BUCKY DENT'S HOME RUN
It is a memory that haunts Red Sox Nation: the seventh-inning, three-run homer by shortstop Bucky Dent that cleared the Green Monster at Fenway Park and lifted the Yankees to a 5--4 win in the 1978 AL East playoff game. "It has to either be with a Boston fan with voodoo pins stuck in it or sitting quietly on a mantelpiece in the home of a Yankees fan," says Leila Dunbar, director of collectibles at Sotheby's. Seth Swirsky, a collector and the author of Baseball Letters, has a more plausible theory: Because the grounds crew had failed to clear some 20 balls from the leftfield netting after batting practice that day, Dent's home run ball could never have been identified. ESTIMATED VALUE: $250,000.
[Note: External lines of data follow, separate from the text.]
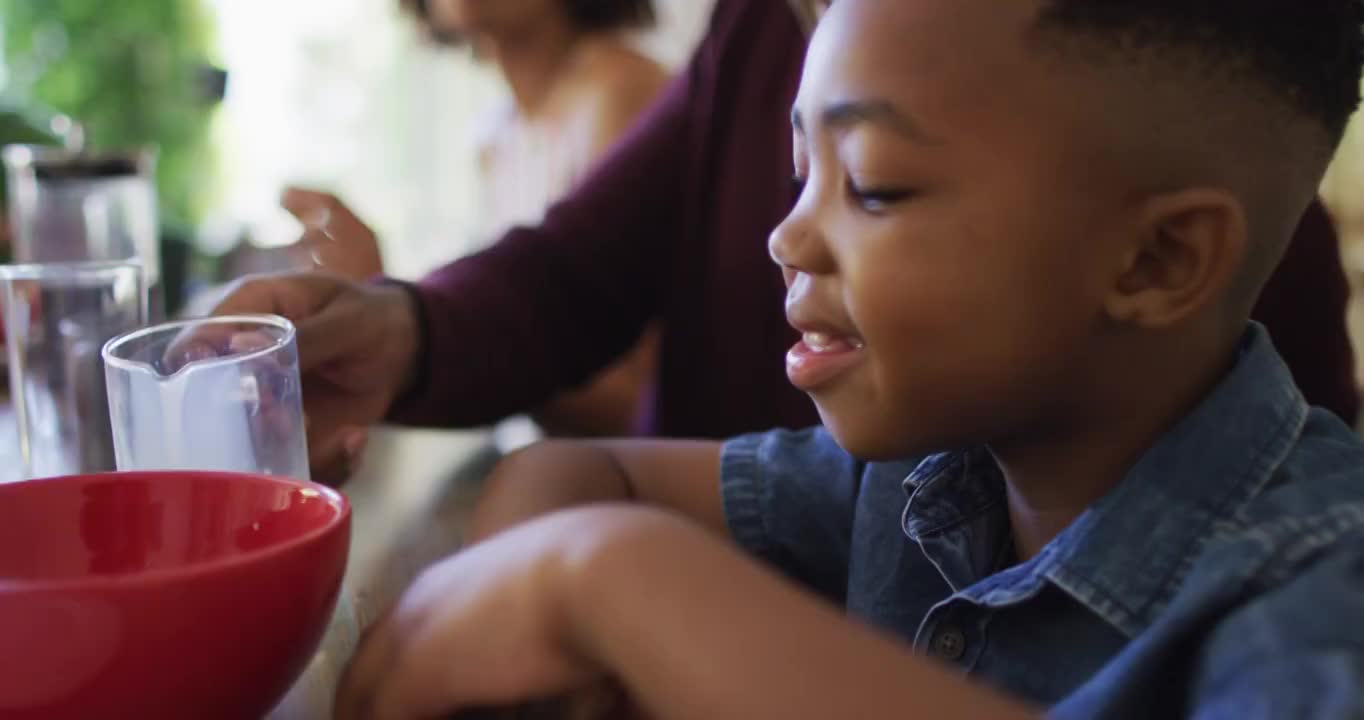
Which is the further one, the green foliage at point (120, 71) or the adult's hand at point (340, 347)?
the green foliage at point (120, 71)

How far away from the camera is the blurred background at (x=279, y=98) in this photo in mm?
2295

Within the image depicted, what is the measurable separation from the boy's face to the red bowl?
24 cm

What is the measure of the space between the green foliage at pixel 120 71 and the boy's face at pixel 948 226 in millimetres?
1853

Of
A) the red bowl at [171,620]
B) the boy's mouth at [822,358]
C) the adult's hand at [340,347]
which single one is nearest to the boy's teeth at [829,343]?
the boy's mouth at [822,358]

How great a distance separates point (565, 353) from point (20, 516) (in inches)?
23.3

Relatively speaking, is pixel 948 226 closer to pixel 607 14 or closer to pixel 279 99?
pixel 607 14

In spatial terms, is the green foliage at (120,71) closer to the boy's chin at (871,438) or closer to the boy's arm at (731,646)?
the boy's chin at (871,438)

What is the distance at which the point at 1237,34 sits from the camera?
52 cm

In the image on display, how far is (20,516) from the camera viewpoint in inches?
20.1

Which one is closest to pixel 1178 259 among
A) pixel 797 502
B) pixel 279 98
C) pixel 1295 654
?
pixel 1295 654

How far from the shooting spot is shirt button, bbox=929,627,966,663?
61cm

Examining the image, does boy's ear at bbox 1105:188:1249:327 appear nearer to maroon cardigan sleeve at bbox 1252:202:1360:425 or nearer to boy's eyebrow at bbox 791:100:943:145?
boy's eyebrow at bbox 791:100:943:145

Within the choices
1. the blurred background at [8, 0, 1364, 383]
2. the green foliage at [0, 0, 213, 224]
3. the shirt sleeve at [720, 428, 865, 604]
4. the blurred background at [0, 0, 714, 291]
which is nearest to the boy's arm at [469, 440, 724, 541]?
the shirt sleeve at [720, 428, 865, 604]

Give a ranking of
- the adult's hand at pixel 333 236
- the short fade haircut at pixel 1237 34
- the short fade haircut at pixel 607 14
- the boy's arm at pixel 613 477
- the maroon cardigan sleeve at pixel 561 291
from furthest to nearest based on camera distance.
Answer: the short fade haircut at pixel 607 14
the maroon cardigan sleeve at pixel 561 291
the adult's hand at pixel 333 236
the boy's arm at pixel 613 477
the short fade haircut at pixel 1237 34
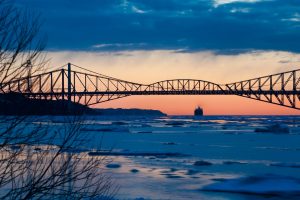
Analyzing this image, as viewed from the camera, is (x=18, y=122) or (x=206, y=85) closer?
(x=18, y=122)

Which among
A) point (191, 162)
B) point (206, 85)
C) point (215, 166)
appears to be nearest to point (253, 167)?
point (215, 166)

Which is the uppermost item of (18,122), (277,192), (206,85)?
(206,85)

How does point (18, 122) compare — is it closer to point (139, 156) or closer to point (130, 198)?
point (130, 198)

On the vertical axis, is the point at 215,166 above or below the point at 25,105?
below

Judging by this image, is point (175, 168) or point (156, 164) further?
point (156, 164)

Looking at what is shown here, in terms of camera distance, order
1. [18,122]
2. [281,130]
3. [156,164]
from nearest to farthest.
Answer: [18,122] < [156,164] < [281,130]

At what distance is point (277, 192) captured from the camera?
37.3 ft

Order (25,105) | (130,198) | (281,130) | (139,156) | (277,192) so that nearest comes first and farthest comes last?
(25,105) → (130,198) → (277,192) → (139,156) → (281,130)

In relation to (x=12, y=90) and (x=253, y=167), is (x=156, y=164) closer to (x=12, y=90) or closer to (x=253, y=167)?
(x=253, y=167)

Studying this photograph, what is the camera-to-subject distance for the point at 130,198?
10.4m

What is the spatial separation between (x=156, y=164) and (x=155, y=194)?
18.3 ft

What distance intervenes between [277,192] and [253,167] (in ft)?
13.8

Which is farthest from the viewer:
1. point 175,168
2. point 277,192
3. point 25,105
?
point 175,168

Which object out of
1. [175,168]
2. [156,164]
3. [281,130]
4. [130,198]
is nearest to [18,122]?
[130,198]
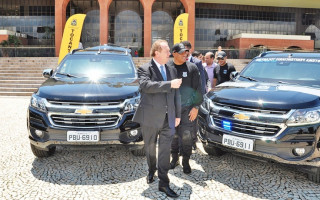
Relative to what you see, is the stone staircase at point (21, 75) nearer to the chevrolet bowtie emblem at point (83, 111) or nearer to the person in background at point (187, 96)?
the chevrolet bowtie emblem at point (83, 111)

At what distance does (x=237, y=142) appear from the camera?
124 inches

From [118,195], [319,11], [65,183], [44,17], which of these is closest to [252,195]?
[118,195]

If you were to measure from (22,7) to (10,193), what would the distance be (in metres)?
27.7

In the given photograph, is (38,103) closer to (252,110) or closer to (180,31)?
(252,110)

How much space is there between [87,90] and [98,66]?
1.40m

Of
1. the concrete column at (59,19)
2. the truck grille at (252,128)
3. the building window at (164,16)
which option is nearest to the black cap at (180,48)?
the truck grille at (252,128)

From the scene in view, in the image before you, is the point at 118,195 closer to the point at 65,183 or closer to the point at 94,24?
the point at 65,183

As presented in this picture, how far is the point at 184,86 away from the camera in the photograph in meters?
3.62

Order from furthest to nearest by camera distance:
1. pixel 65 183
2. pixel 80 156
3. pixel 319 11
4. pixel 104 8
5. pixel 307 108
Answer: pixel 319 11
pixel 104 8
pixel 80 156
pixel 65 183
pixel 307 108

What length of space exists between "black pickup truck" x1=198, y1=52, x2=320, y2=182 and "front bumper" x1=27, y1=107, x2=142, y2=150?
1109mm

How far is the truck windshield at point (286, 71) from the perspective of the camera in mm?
3910

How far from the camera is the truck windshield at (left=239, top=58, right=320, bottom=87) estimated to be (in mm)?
3910

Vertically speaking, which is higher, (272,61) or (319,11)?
(319,11)

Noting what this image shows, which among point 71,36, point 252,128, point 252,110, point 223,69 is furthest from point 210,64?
point 71,36
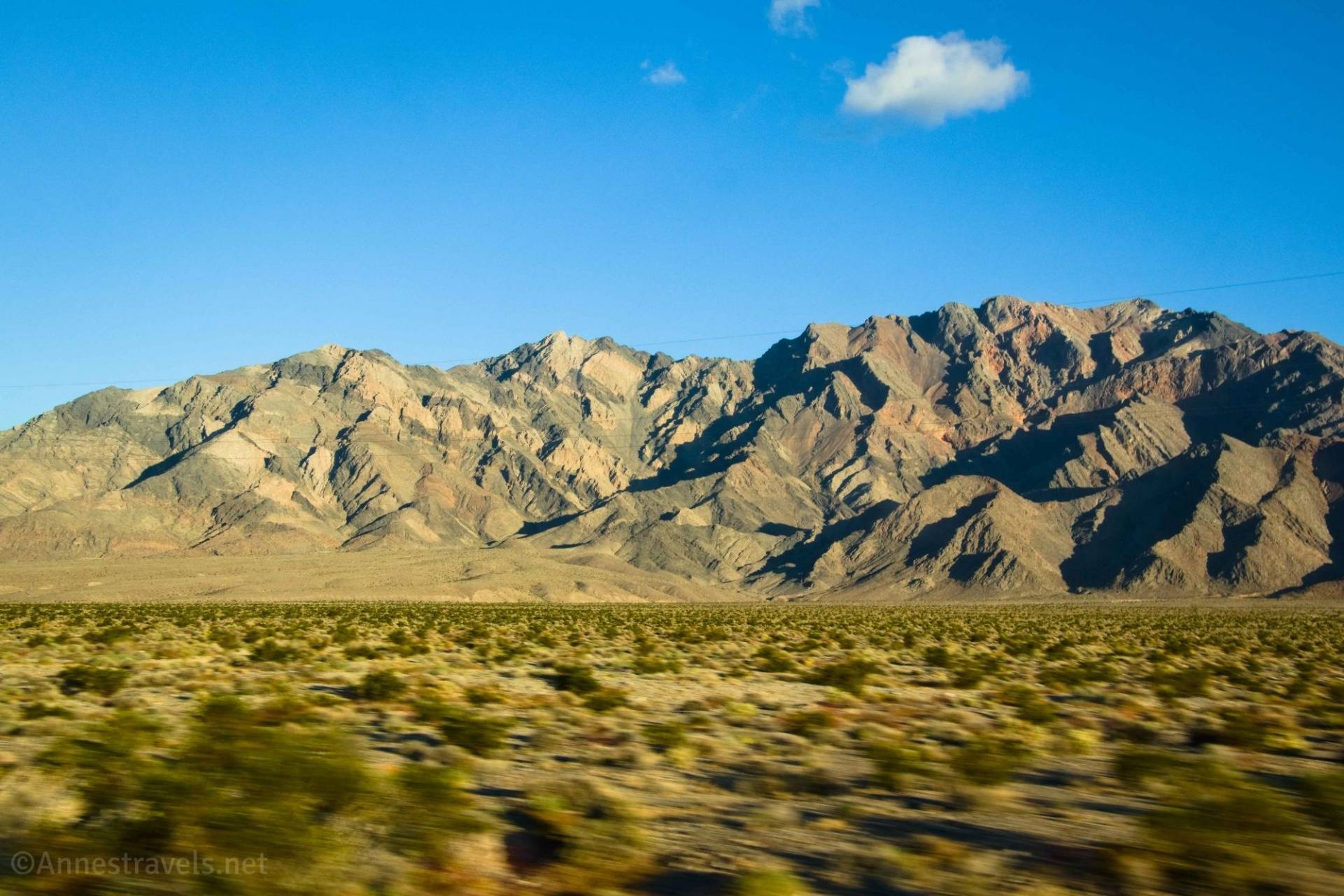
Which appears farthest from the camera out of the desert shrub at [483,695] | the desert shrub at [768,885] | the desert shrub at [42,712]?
the desert shrub at [483,695]

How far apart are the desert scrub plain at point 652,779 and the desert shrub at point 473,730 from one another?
51 millimetres

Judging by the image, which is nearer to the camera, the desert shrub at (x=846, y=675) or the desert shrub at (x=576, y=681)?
the desert shrub at (x=576, y=681)

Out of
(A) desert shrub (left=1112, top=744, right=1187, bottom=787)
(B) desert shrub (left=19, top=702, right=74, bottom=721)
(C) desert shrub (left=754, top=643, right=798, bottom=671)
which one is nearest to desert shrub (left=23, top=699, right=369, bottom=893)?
(B) desert shrub (left=19, top=702, right=74, bottom=721)

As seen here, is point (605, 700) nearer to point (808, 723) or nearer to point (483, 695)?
point (483, 695)

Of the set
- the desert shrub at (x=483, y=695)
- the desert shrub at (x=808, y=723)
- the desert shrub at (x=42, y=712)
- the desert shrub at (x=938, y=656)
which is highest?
the desert shrub at (x=42, y=712)

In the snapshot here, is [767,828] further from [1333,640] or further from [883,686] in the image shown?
[1333,640]

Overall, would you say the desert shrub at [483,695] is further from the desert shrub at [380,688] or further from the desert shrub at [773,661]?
the desert shrub at [773,661]

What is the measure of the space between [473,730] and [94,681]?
721cm

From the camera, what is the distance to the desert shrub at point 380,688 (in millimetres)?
13891

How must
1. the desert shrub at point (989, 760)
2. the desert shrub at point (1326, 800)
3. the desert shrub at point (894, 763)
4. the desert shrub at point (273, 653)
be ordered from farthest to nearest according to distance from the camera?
the desert shrub at point (273, 653), the desert shrub at point (989, 760), the desert shrub at point (894, 763), the desert shrub at point (1326, 800)

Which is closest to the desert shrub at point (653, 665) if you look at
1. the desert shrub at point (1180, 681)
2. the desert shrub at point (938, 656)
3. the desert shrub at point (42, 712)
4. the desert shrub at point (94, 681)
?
the desert shrub at point (938, 656)

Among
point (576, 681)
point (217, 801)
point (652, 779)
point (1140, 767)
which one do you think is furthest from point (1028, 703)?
point (217, 801)

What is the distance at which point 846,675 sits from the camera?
58.5ft

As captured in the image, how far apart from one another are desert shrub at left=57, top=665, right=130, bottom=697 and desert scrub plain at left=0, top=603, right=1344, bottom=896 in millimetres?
64
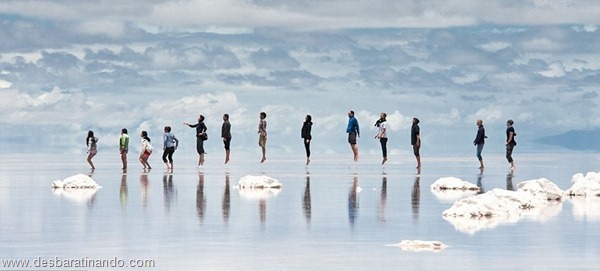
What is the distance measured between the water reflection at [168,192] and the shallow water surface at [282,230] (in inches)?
1.1

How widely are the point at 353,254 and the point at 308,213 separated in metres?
7.75

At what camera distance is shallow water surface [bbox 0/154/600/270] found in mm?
16109

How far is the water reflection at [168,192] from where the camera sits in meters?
26.8

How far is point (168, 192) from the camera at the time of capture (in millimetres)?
32188

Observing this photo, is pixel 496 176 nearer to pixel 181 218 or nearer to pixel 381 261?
pixel 181 218

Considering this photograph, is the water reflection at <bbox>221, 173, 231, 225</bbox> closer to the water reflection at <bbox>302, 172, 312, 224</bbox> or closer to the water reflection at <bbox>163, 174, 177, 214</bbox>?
the water reflection at <bbox>163, 174, 177, 214</bbox>

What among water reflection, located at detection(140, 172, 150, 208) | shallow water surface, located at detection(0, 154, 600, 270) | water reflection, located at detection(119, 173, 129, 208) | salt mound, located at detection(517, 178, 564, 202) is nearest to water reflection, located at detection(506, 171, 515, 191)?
shallow water surface, located at detection(0, 154, 600, 270)

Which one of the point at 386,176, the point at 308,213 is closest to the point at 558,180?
the point at 386,176

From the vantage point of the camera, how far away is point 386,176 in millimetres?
43000

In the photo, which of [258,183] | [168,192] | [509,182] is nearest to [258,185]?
[258,183]

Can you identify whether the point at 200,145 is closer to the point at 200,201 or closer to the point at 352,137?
the point at 352,137

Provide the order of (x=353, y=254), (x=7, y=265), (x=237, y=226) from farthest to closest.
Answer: (x=237, y=226) < (x=353, y=254) < (x=7, y=265)

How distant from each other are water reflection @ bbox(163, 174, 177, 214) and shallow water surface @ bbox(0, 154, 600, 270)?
3 cm

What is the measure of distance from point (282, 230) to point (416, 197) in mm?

AMERICAN LEAGUE FIRST PITCH
The first American League ball pitched--by White Stockings righty Roy Patterson at Chicago's South Side Park on April 24, 1901--has never been found. But the home plate ump, Tom Connolly, had a habit of pocketing milestone baseballs. "He had a keen sense of history," says Sotheby's Leila Dunbar, noting that Connolly's daughters, who inherited his collection, gave out some items as gifts. ESTIMATED VALUE: $150,000.
BOBBY THOMSON'S HOME RUN
The ball flew out of the Polo Grounds (Pafko at the wall!) and into the hands of a fan--a fan who held what would become one of the most sought-after collectibles in sports. On Oct. 3, 1951, Bobby Thomson launched his Shot Heard Round the World: a ninth-inning homer that foiled the Brooklyn Dodgers and clinched the pennant for the New York Giants. Last year Leland's put a $1 million bounty on the ball. The auction house verified that one of the dozens of submissions was used in the game but couldn't call it the Shot. It still went for $47,824. ESTIMATED VALUE: $1 million.